Archived article

Please note that tax, investment, pension and ISA rules can change and the information and any views contained in this article may now be inaccurate.

JPMorgan Global Growth & Income's merger with the Scottish Investment Trust has created an attractive vehicle with competitive costs
Thursday 29 Sep 2022 Author: Tom Sieber

At the beginning of September 2022, the Scottish Investment Trust was subsumed into JPMorgan Global Growth & Income (JGGI).

We think this is good news for anyone who has come across from the Scottish Investment Trust and for existing investors in the JPMorgan fund. For those not already invested, now is also a great time to buy shares in the combined entity.

Weakness in sterling has boosted the relative value of global earnings and volatile markets have created opportunities to invest in great businesses at more attractive prices.

THE BACKGROUND

Both trusts can trace their history back to 1887, yet their fortunes have not been the same.
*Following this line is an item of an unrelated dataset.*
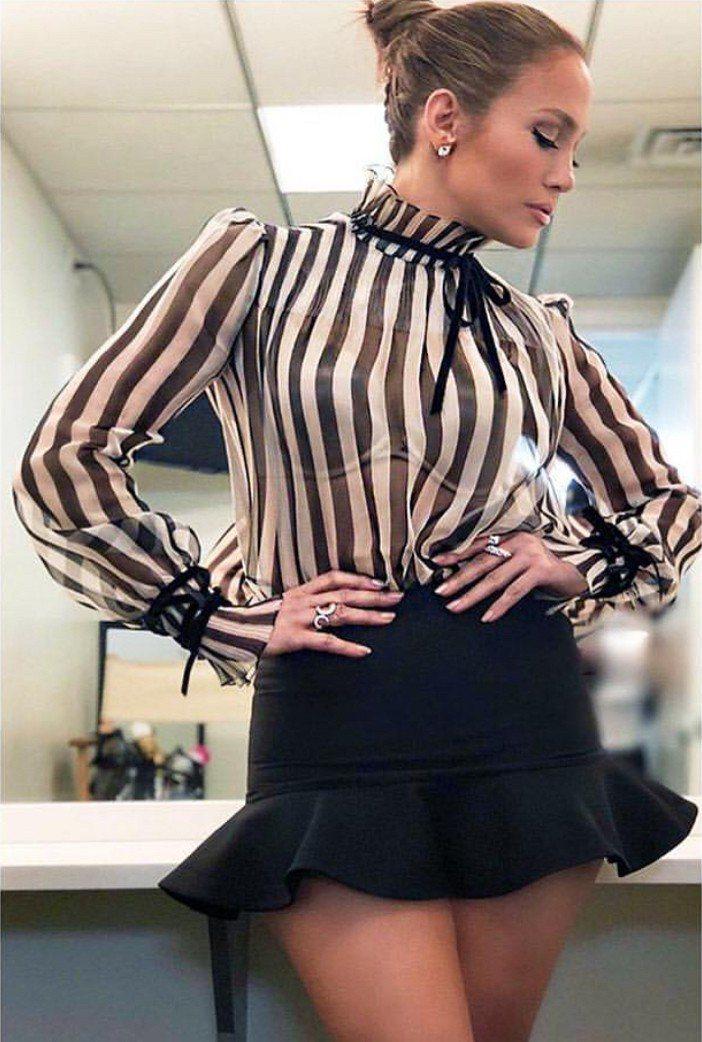 珍妮佛洛佩茲身穿VALENTINO早秋系列展現豐腴性感。圖/取自IG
The Scottish Investment Trust had underperformed for some time, even lagging when the value investment style came back into faction. In contrast, JPMorgan Global Growth & Income generated strong returns.

The latter comfortably tops the Association of Investment Companies’ Global Equity Income sector over 10 years and over five years it is in a dead heat with Securities Trust of Scotland (STS). Even comparing it to names in the AIC’s Global sector JPMorgan Global Growth & Income only stands behind Scottish Mortgage (SMT) and Lindsell Train (LTI) over the past decade.



Merging it with the Scottish Investment Trust has helped create a vehicle with greater scale – assets are well in excess of £1 billion – and that has resulted in lower costs with an ongoing charge of just 0.53% for the combined entity. 

While JPMorgan Global Growth & Income shares a focus on value with the former Scottish Investment Trust, it is not looking for beaten up companies which can recover. Instead, it hunts for quality businesses trading at attractive prices. Shares in the trust itself trade at a modest 3.8% discount to net asset value.

BACKED BY A SKILLED RESEARCH TEAM

Managed by Helge Skibeli, Raj Tanna and Tim Woodhouse the trust typically holds 50 to 60 stocks. The managers are backed by an experienced group of global analysts who track a universe of 2,500 stocks across 19 different sectors.



As Skibeli notes: ‘Our job as portfolio managers is to capture the very best insights and ideas from this highly-skilled research team. We compose the portfolio such that it has a lower price to earnings ratio than the all-company index and a higher expected growth rate. This is a winning combination and something we make sure is always in place in this portfolio.’

The portfolio managers and research analysts have daily calls where they take a detailed look at the sector and stock-specific outlooks for existing holdings and shares which they are thinking about adding to the portfolio. ‘What is unique about the calls is the incredible diversity of backgrounds and perspectives. This always leads to an exchange of information of views and insights which is highly additive to us as global portfolio managers,’ Skibeli comments.

The focus on identifying compelling individual investments rather than concentrating on any specific sector has resulted in a diversified portfolio. The trust is noticeably underweight technology relative to the wider index and continues to avoid highly valued and unprofitable tech businesses.

Tim Woodhouse points out that top holdings like McDonald’s (MCD:NYSE) and American Express (AXP:NYSE) are ‘very well protected’ from inflation because ‘American Express takes a small slice of every transaction and if prices are rising they get to take a larger slice, while McDonald’s is a franchise business so taking a franchise fee without taking much pain from labour costs or food price inflation’.

Woodhouse and Skibeli identify their favourite stocks as Amazon (AMZN:NDQ) and LVMH (LVMH:BIT) respectively.

Amazon is favoured due to what Woodhouse describes as the ‘underappreciated’ duration of growth in the retail and cloud computing businesses, which should enable it to generate free cash flow of $100 billion by 2026.

According to Skibeli, luxury goods firm LVMH offers ‘a long trajectory of secular growth, meaningfully higher than nominal GDP growth for the next decade’ as well as market share gains in different luxury categories and a business model which underpins faster growth in free cash flow than revenue.

As the name of the trust suggests there is also a focus on income. The trust aims to pay a dividend of 4% of its net asset value in four quarterly payments. Because this can be taken out of income and capital the company can maintain its focus on the best investments rather than chasing lower-quality but high-yielding companies.